🤖 AI Summary
Existing symmetry discovery methods model only global transformations, neglecting local neighborhood structure and thus prone to misidentifying symmetry groups. This work formalizes local symmetry as atlas-equivariance—the first such formulation—and introduces the first automated framework for discovering local symmetries. Our method identifies local symmetry groups across multiple connected components; integrates local symmetry predictors, Lie group basis learning, and equivariance-constrained optimization; and embeds local symmetry as an inductive bias into function-space modeling. We successfully uncover intricate local symmetry structures in top-quark tagging and PDE solving. Moreover, incorporating local symmetry as an inductive bias significantly improves downstream model accuracy on climate segmentation and vision benchmarks.

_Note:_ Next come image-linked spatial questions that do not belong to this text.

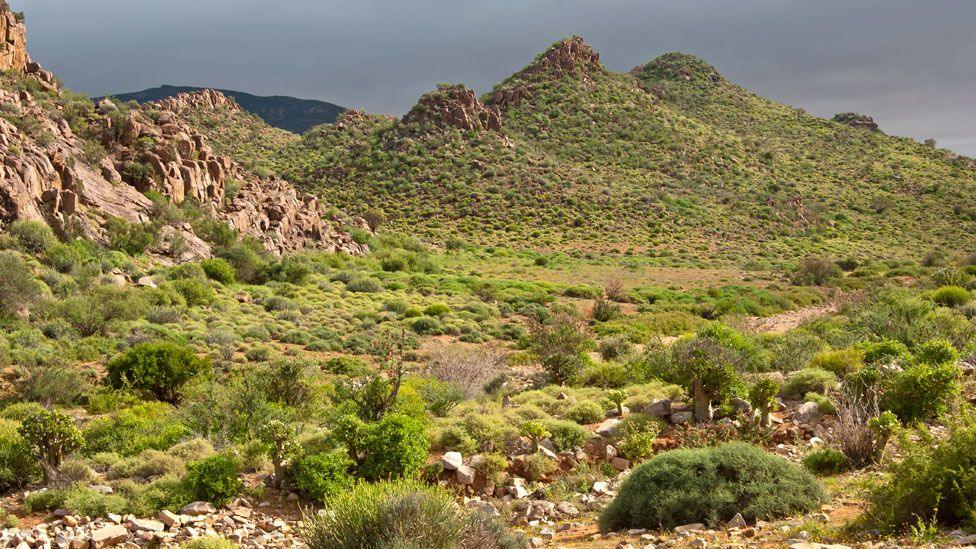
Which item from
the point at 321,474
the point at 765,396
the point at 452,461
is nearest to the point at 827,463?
the point at 765,396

These results empirically validate local symmetry as a powerful inductive bias for geometric deep learning.
📝 Abstract
Existing symmetry discovery methods predominantly focus on global transformations across the entire system or space, but they fail to consider the symmetries in local neighborhoods. This may result in the reported symmetry group being a misrepresentation of the true symmetry. In this paper, we formalize the notion of local symmetry as atlas equivariance. Our proposed pipeline, automatic local symmetry discovery (AtlasD), recovers the local symmetries of a function by training local predictor networks and then learning a Lie group basis to which the predictors are equivariant. We demonstrate AtlasD is capable of discovering local symmetry groups with multiple connected components in top-quark tagging and partial differential equation experiments. The discovered local symmetry is shown to be a useful inductive bias that improves the performance of downstream tasks in climate segmentation and vision tasks.